You are viewing a plain text version of this content. The canonical link for it is here.
Posted to users@spamassassin.apache.org by Webmaster <we...@crystal3.com> on 2014/02/27 00:53:24 UTC

help with regex

Hi,

I need a regex to match an alphanumeric string with letters and numbers.

example:  48HQZBF404TY2298D1414BB8050022YQ3872444

The pattern is defined as:

A sequence of alphanumeric characters, letters are upper or lower case, at least 30 chars long, containing at least 10 numbers.

This part is easy enough:  [a-zA-Z0-9]{30,}

But I can't figure out how to match only ifthe string contains at least 10 numbers.

thanks,
JC


Re: help with regex

Posted by Amir Caspi <ce...@3phase.com>.
On Feb 26, 2014, at 5:49 PM, Jeff Mincy <je...@delphioutpost.com> wrote:

> Can't you do something like this using a look ahead regexp?
> 
> (?=[A-Z0-9]{30,})(?:[A-Z]*[0-9]){10,}

According to regexpal.com, that matches the OP's example.  The lookahead works properly in this case, since trying to use (say) 28 numbers fails, while 10 numbers works.  As long as SA can do lookahead, I think this should work.

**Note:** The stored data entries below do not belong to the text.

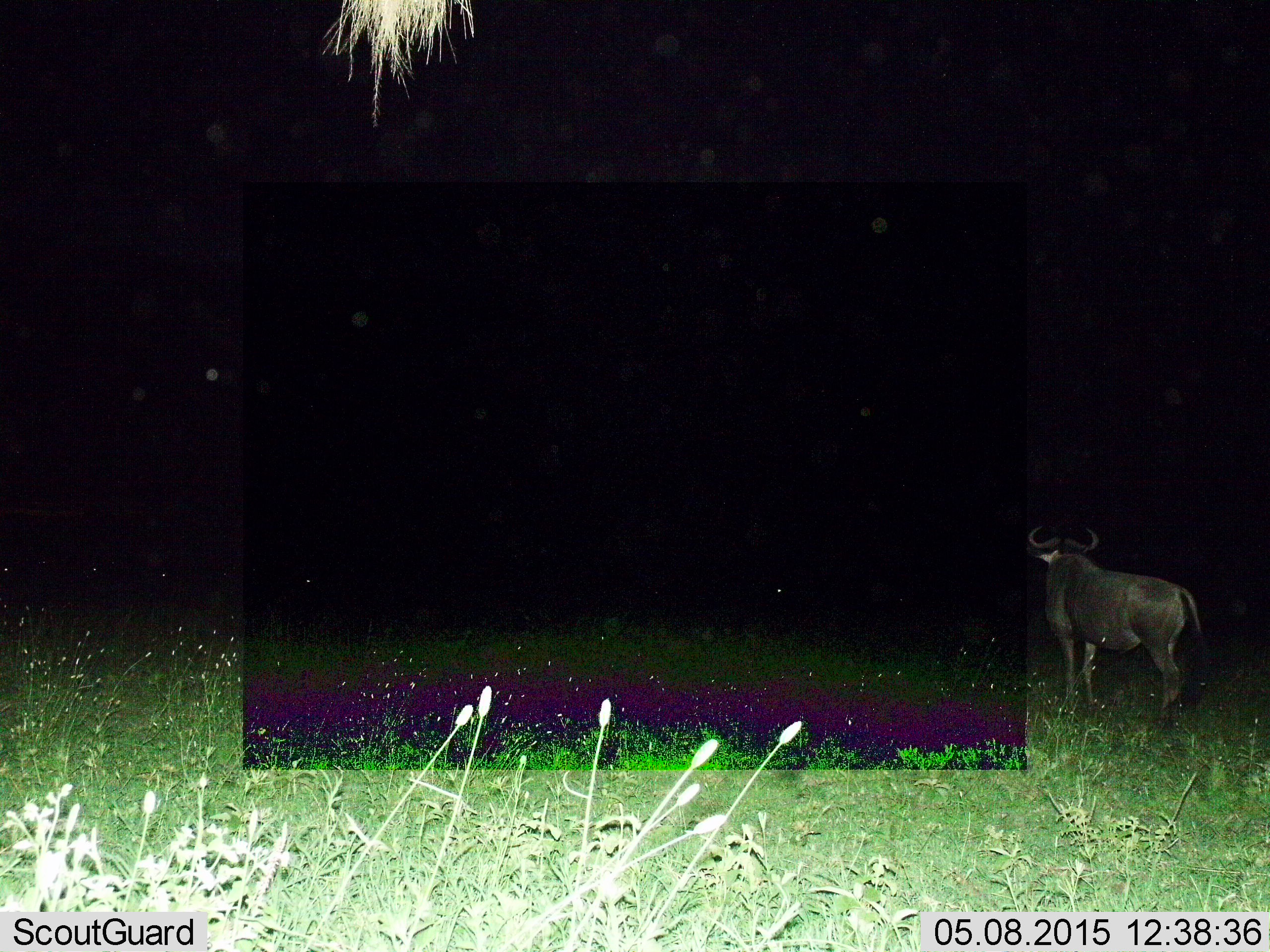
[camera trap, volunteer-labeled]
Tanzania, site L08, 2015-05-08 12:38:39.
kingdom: Animalia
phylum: Chordata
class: Mammalia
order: Artiodactyla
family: Bovidae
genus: Connochaetes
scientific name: Connochaetes taurinus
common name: blue wildebeest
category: wildebeest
Wildebeest (blue wildebeest) (Connochaetes taurinus), count 1. Behavior (volunteer vote fractions): standing 100%, resting 0%, moving 0%, interacting 0%. Young present (vote fraction): 0%. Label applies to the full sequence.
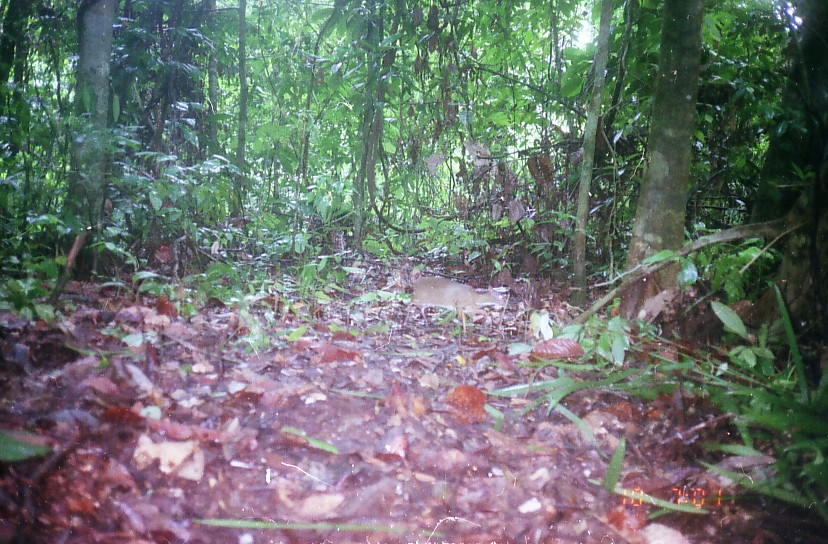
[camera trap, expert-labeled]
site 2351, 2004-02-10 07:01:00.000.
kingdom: Animalia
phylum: Chordata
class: Mammalia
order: Artiodactyla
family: Tragulidae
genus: Tragulus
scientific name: Tragulus javanicus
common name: javan chevrotain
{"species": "Tragulus javanicus (javan chevrotain)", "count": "1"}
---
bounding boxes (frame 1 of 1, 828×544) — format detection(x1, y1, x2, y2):
tragulus javanicus: detection(405, 275, 505, 330)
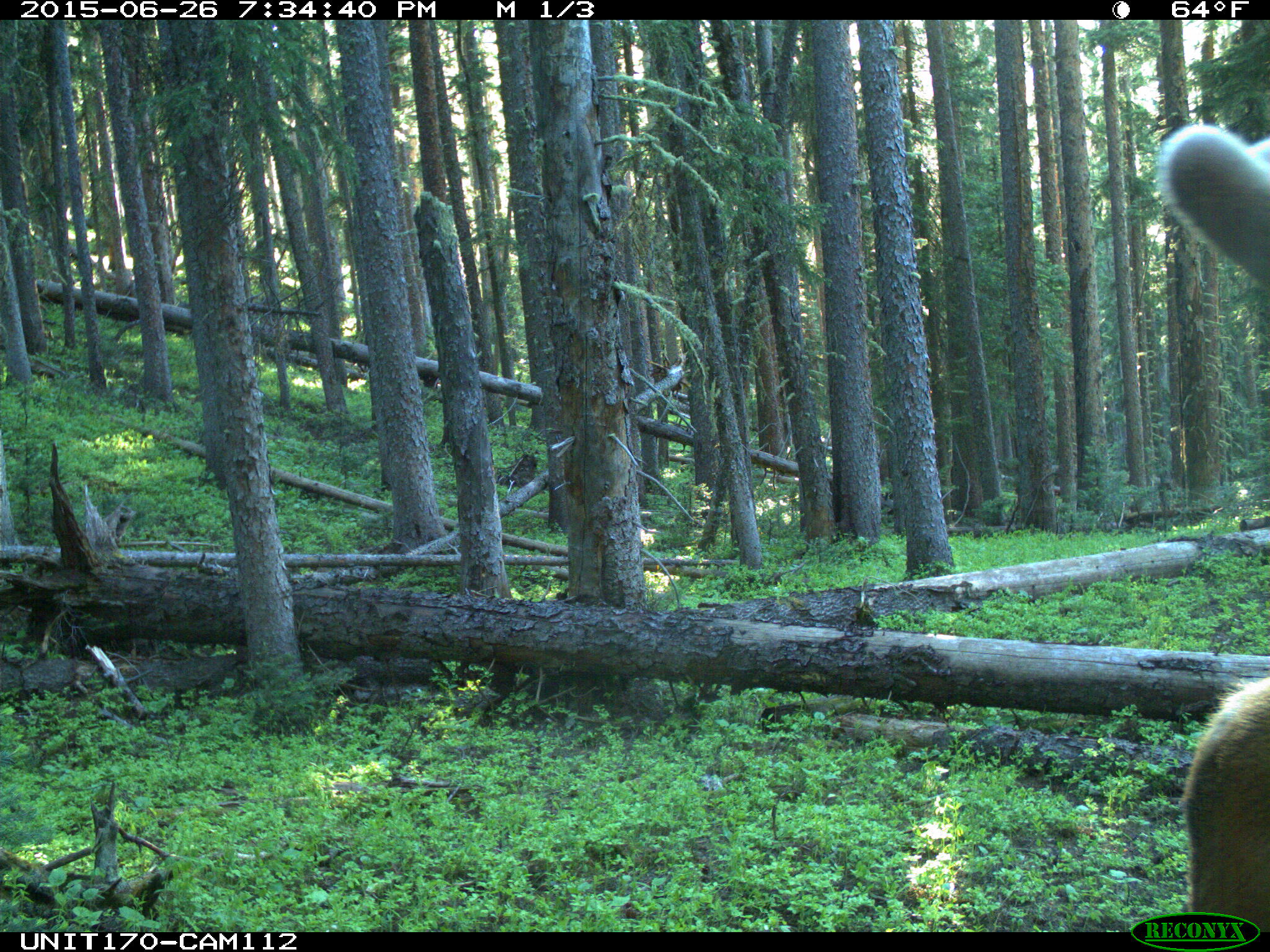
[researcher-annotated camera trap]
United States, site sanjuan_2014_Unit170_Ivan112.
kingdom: Animalia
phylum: Chordata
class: Mammalia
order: Artiodactyla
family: Cervidae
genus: Cervus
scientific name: Cervus elaphus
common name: red deer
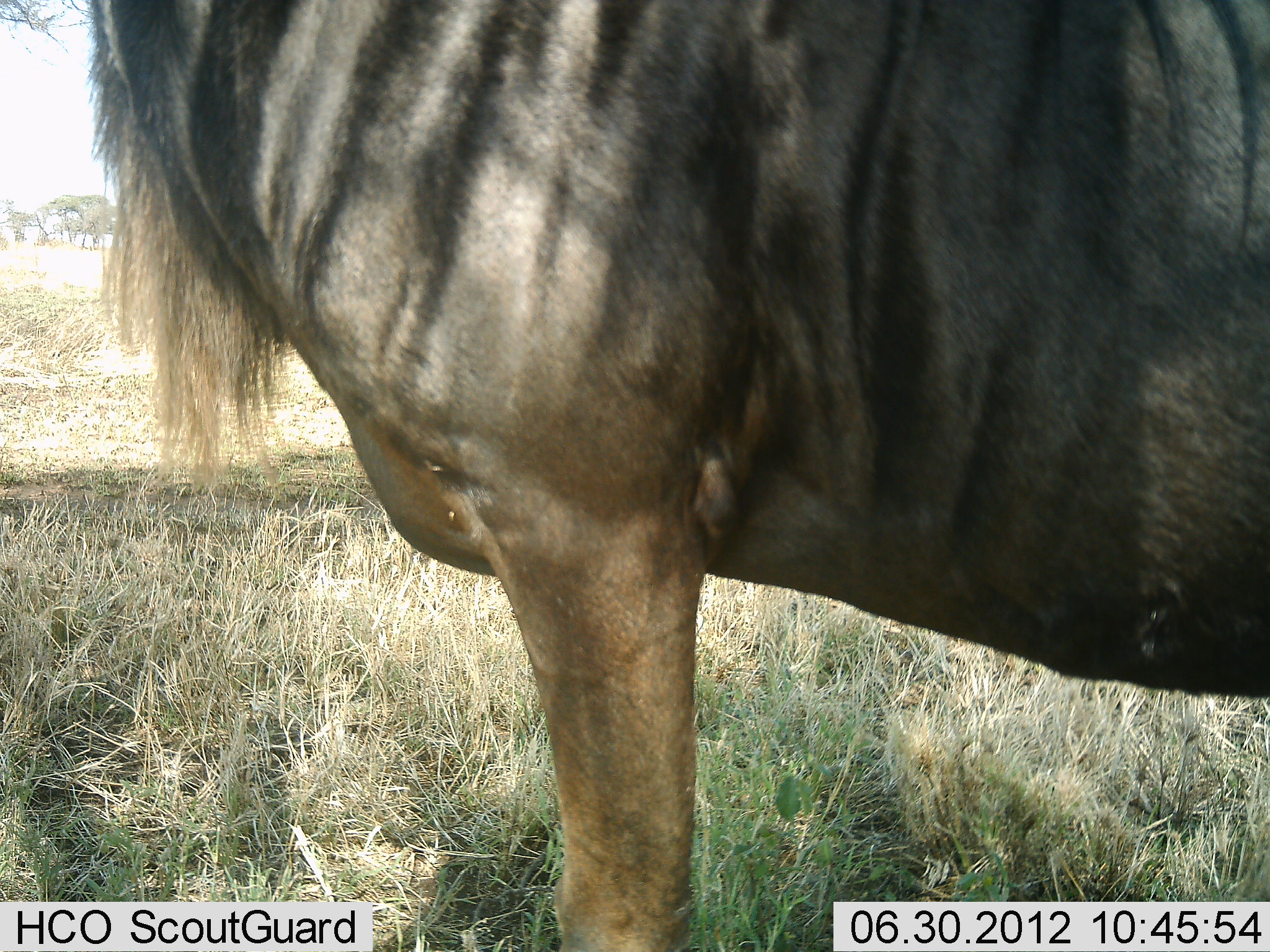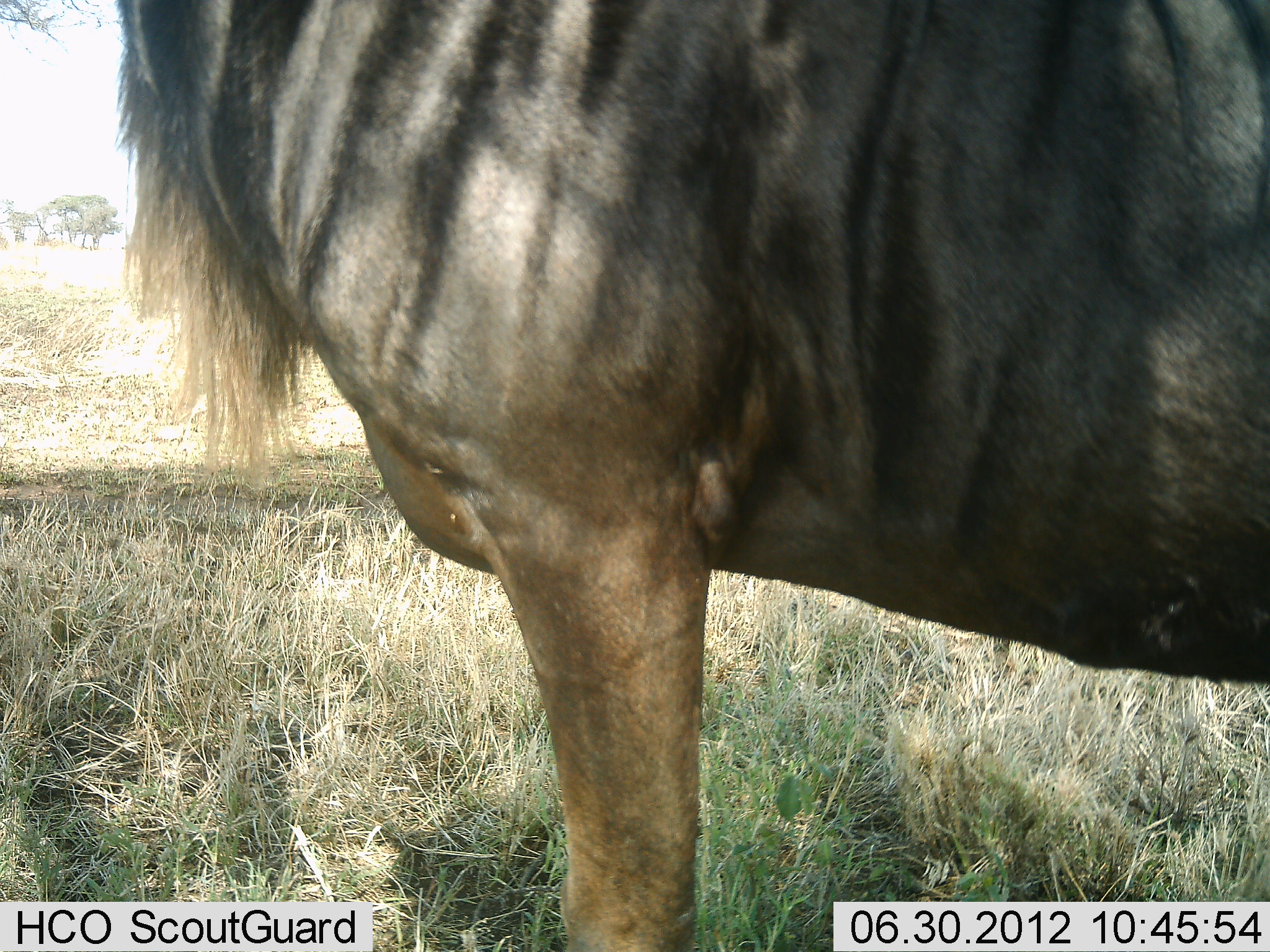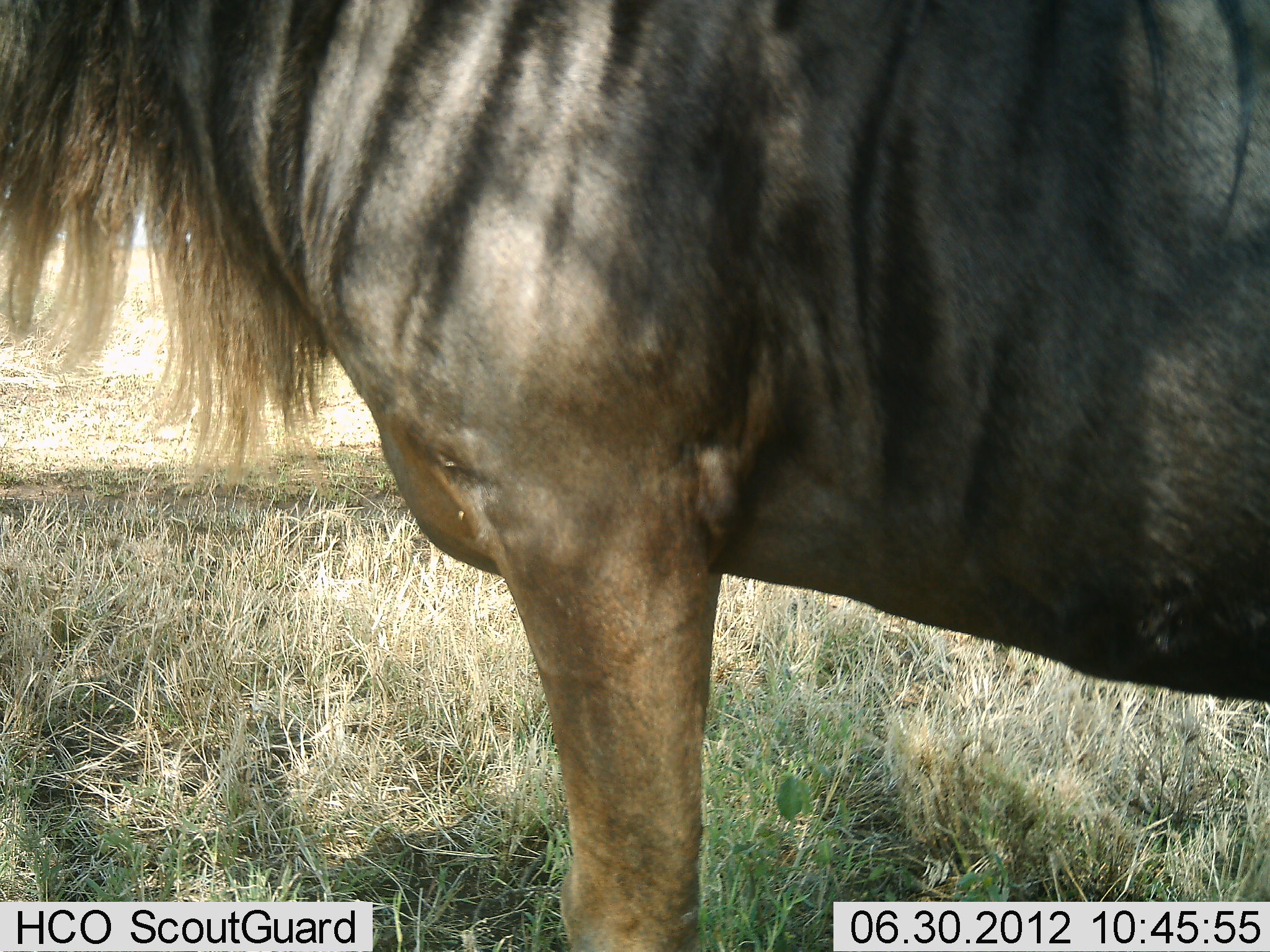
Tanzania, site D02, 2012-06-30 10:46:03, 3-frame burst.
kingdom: Animalia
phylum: Chordata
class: Mammalia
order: Artiodactyla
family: Bovidae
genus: Connochaetes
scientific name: Connochaetes taurinus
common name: blue wildebeest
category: wildebeest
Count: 1.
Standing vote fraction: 100%.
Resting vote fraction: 0%.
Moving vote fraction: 0%.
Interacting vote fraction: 0%.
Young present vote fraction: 0%.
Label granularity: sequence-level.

I'm guessing the OP is trying to make a spam template match, much like the AC_SPAMMY_URI_PATTERNS rules.  Typically, though, I've found that there's no real need to be THAT specific when matching the template; almost no hammy emails will have alphanumeric strings of 30+ characters.  As long as the rest of the URI match is sufficiently unique, there shouldn't be a need to be overly specific about the string itself.  Of course, it all depends on the situation, which would be much easier to assess if the OP posted an example. =)

Cheers.

--- Amir


Re: help with regex

Posted by Webmaster <we...@crystal3.com>.
thanks!... that appears to work just fine ... tested on http://regexpal.com

I will break that down and try to understand how it works.

JC

On 2/26/14 2:49 PM, Jeff Mincy wrote:
>     From: "Kevin A. McGrail" <KM...@PCCC.com>
>     Date: Wed, 26 Feb 2014 19:06:34 -0500
>     
>     On 2/26/2014 6:53 PM, Webmaster wrote:
>     > I need a regex to match an alphanumeric string with letters and numbers.
>     >
>     > example:  48HQZBF404TY2298D1414BB8050022YQ3872444
>     >
>     > The pattern is defined as:
>     >
>     > A sequence of alphanumeric characters, letters are upper or lower
>     > case, at least 30 chars long, containing at least 10 numbers.
>     >
>     > This part is easy enough:  [a-zA-Z0-9]{30,}
>     >
>     > But I can't figure out how to match only ifthe string contains at
>     > least 10 numbers.
>     Hmm, I think you might need a plugin for that one.
>
> Can't you do something like this using a look ahead regexp?
>
> (?=[A-Z0-9]{30,})(?:[A-Z]*[0-9]){10,}
>
> The look ahead gets the 30 chars.   Then the next part gets the 10 or
> more numbers.   You probably don't need unbounded {10,} but you do need
> the {30,} part to be unbounded.
>
> Is the 10 number part really important?
>
> -jeff
>


Re: help with regex

Posted by Jeff Mincy <je...@delphioutpost.com>.
   From: "Kevin A. McGrail" <KM...@PCCC.com>
   Date: Wed, 26 Feb 2014 19:06:34 -0500
   
   On 2/26/2014 6:53 PM, Webmaster wrote:
   > I need a regex to match an alphanumeric string with letters and numbers.
   >
   > example:  48HQZBF404TY2298D1414BB8050022YQ3872444
   >
   > The pattern is defined as:
   >
   > A sequence of alphanumeric characters, letters are upper or lower 
   > case, at least 30 chars long, containing at least 10 numbers.
   >
   > This part is easy enough:  [a-zA-Z0-9]{30,}
   >
   > But I can't figure out how to match only ifthe string contains at 
   > least 10 numbers. 
   Hmm, I think you might need a plugin for that one.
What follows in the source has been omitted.